We stayed like that, the two of us on our sides, looking at each other, for a time that was hard to measure. He stroked my hair in a way that wasn’t brotherly. I still had his taste in my mouth and my cunt was throbbing. Outside, the crickets kept going as if nothing had happened. Inside, the air smelled of sweat and semen and something that had broken forever.

—You’re shaking —he said.

—So are you.

He caressed one of my breasts with the back of his fingers, absentmindedly, as if he no longer knew how to touch me without wanting me. Then his hand went down to my open cunt and he ran two fingers over my swollen lips, gathering the mixed wetness dripping between my thighs. He brought them to his mouth. He sucked them while looking me in the eyes.

—I’m never going to forget this —he said.

—Neither am I.

***

I went back to my room when dawn started to break, my body still warm, my legs weak, and a strange feeling, half relief and half vertigo, settled somewhere between my stomach and my throat. I got into bed. The sheet stuck to my damp back. Between my thighs I could still feel the sting of having my brother inside me.

I didn’t fall asleep right away. I lay there with my eyes open, staring at the ceiling, waiting for something to come: regret, guilt, fear. Nothing came. Something else came. A quiet certainty that I had just crossed a line that couldn’t be uncrossed and that, for the first time in years, I didn’t want to uncross it.

That same morning, at nine, Mom called us to breakfast. I went downstairs in an old T-shirt and with my hair still wet. Damián was already at the table, reading news on his phone, his face freshly washed and a cup of coffee in his hands. When I sat down across from him, he lifted his eyes for a split second. Just that. A look that lasted less than a blink.

But that look said everything.

—Morning —he said, and kept reading.

—Morning —I answered, and reached for the juice pitcher.

Mom didn’t notice anything. Dad noticed even less. That morning we talked about the heater that had broken, about a cousin who was getting married in March, about whether we needed to change the car tire. Normal things. Things from any ordinary breakfast.

And that’s how it went after, too, for all the days he stayed home before going back to the capital. We talked like always, ate together, watched TV in the living room with Mom between us on the couch. We didn’t look for each other again. There wasn’t a second night. No conversation was needed either. What we knew, we both knew, and that was enough.

Almost two years have passed since that dawn. Damián has a girlfriend now, a girl from his college he met in a literature class and who came to dinner at the house last month. I moved into my own apartment downtown and I’m seeing someone who doesn’t matter to anyone.
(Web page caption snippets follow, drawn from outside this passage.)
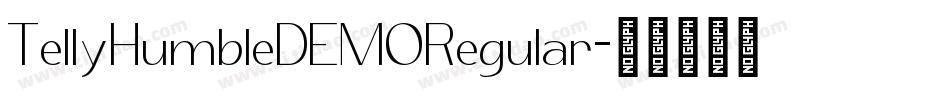 TellyHumbleDEMORegular字体转换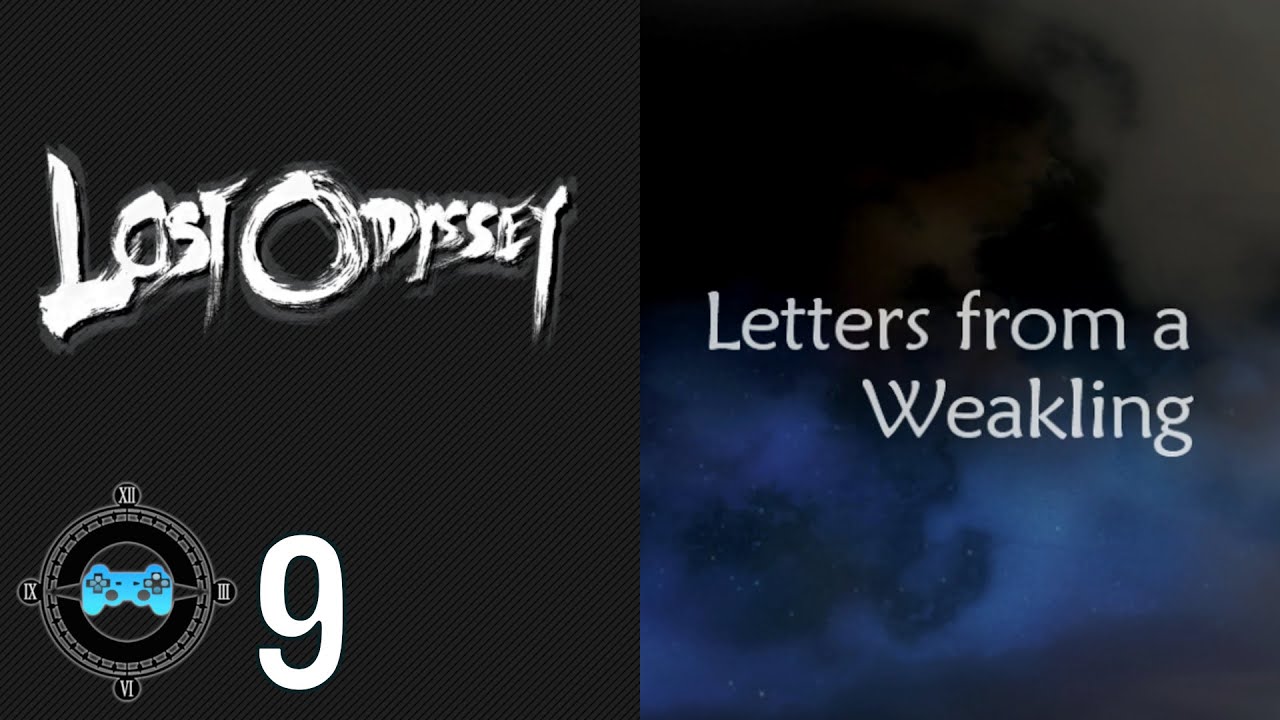 Well That was Depressing - Blind Let's Play Lost Odyssey 9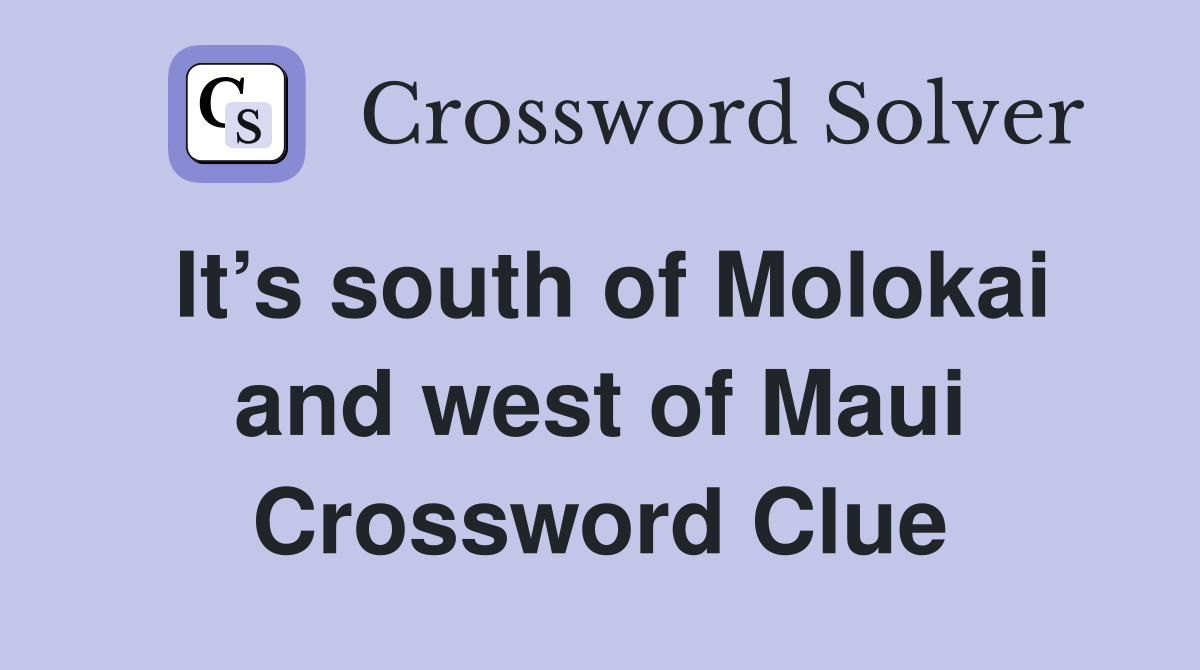 It’s south of Molokai and west of Maui Crossword Clue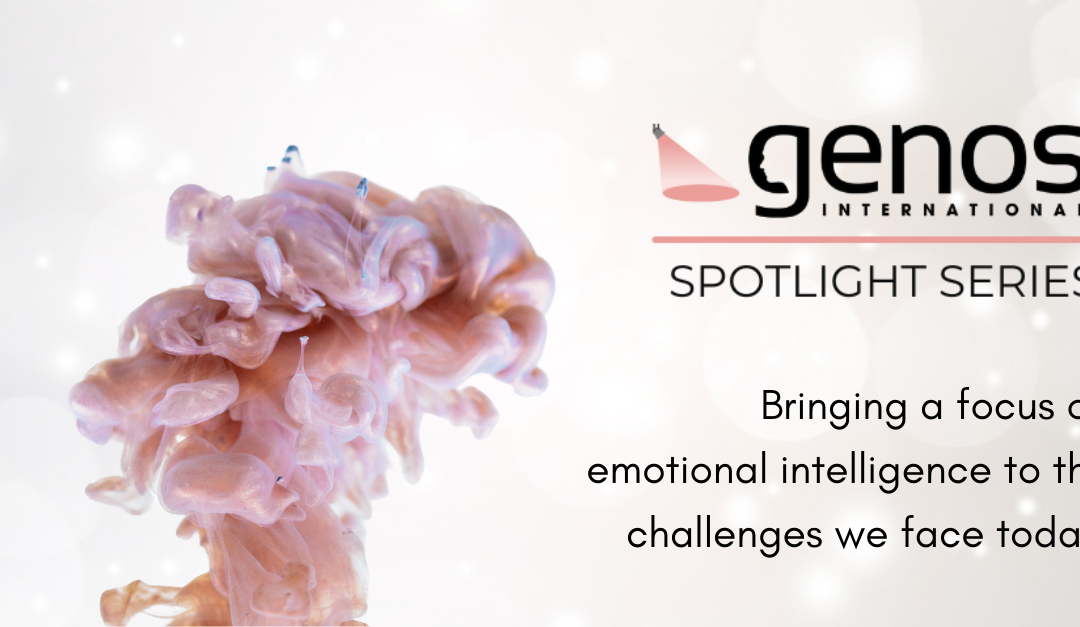 Genos Spotlight Series – Bringing a Focus of Emotional Intelligence to the Challenges We Face Today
Life went on, as it always does, without asking permission.

But sometimes, when it gets very hot in January and the crickets make their racket in the garden, I wake up at one twenty in the morning with a dry mouth and a wet cunt. I sit on the edge of the bed. I keep listening to the silence of the house, which is no longer the same house, and I think about that half-open door, that sheet fallen to the waist, that thick cock that filled me like no one ever has, that hand that held my wrist without pushing me out.

And then I slip my hand between my legs, smile to myself in the dark, and make myself come thinking about my brother.